Give the number of lines below that hold the string "site", and nothing more.
BEGIN GIVEN ENTRIES
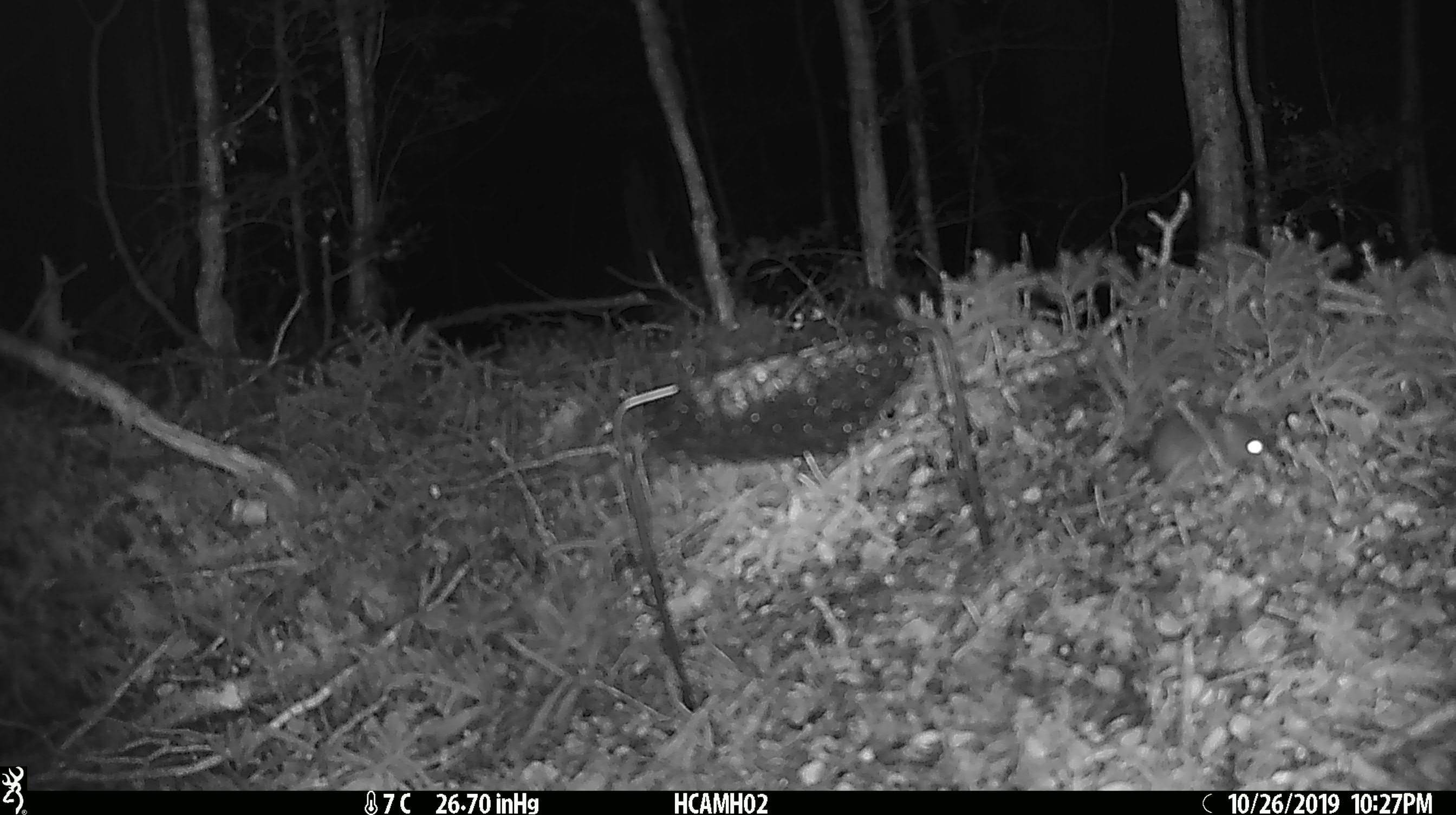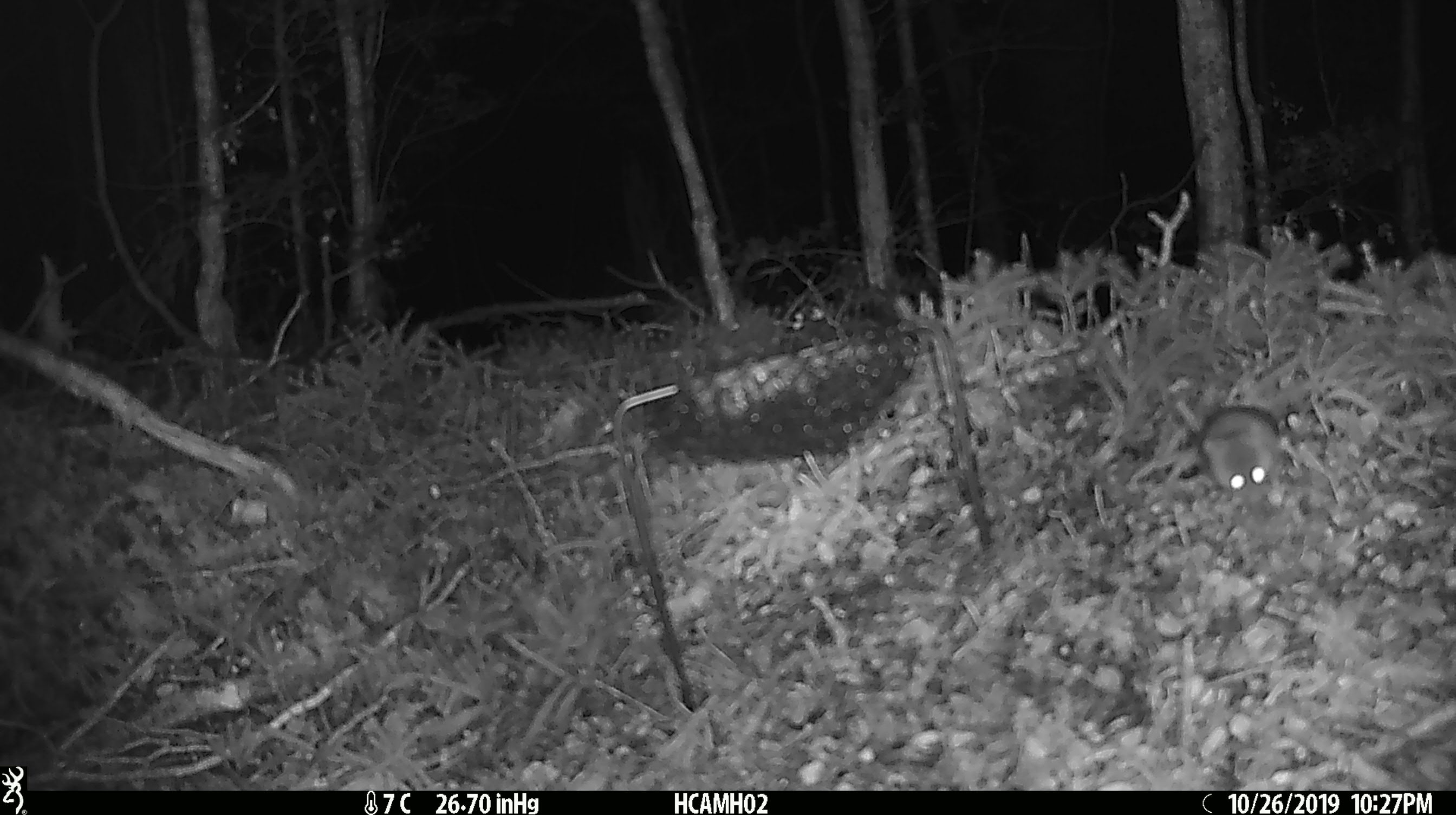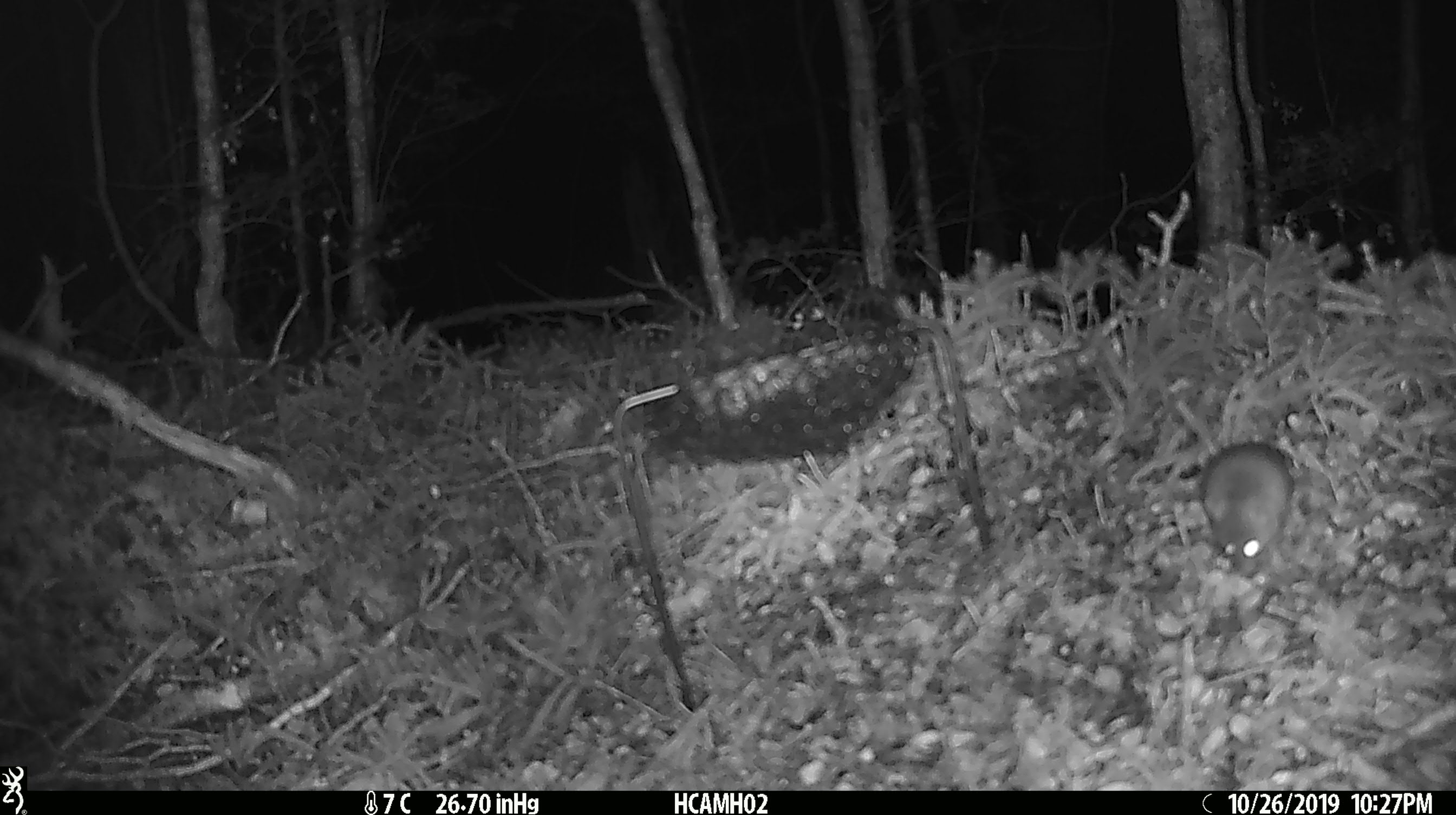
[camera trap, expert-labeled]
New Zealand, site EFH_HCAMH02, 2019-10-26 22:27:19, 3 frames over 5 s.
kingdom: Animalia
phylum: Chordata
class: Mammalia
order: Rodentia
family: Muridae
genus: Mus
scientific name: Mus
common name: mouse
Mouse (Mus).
END GIVEN ENTRIES
BEGIN GIVEN ENTRIES
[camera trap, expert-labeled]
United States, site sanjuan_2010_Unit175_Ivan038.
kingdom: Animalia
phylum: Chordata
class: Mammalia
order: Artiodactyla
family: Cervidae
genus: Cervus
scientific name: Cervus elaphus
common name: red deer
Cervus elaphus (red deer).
END GIVEN ENTRIES
- **RESULT OF THIS TASK**
2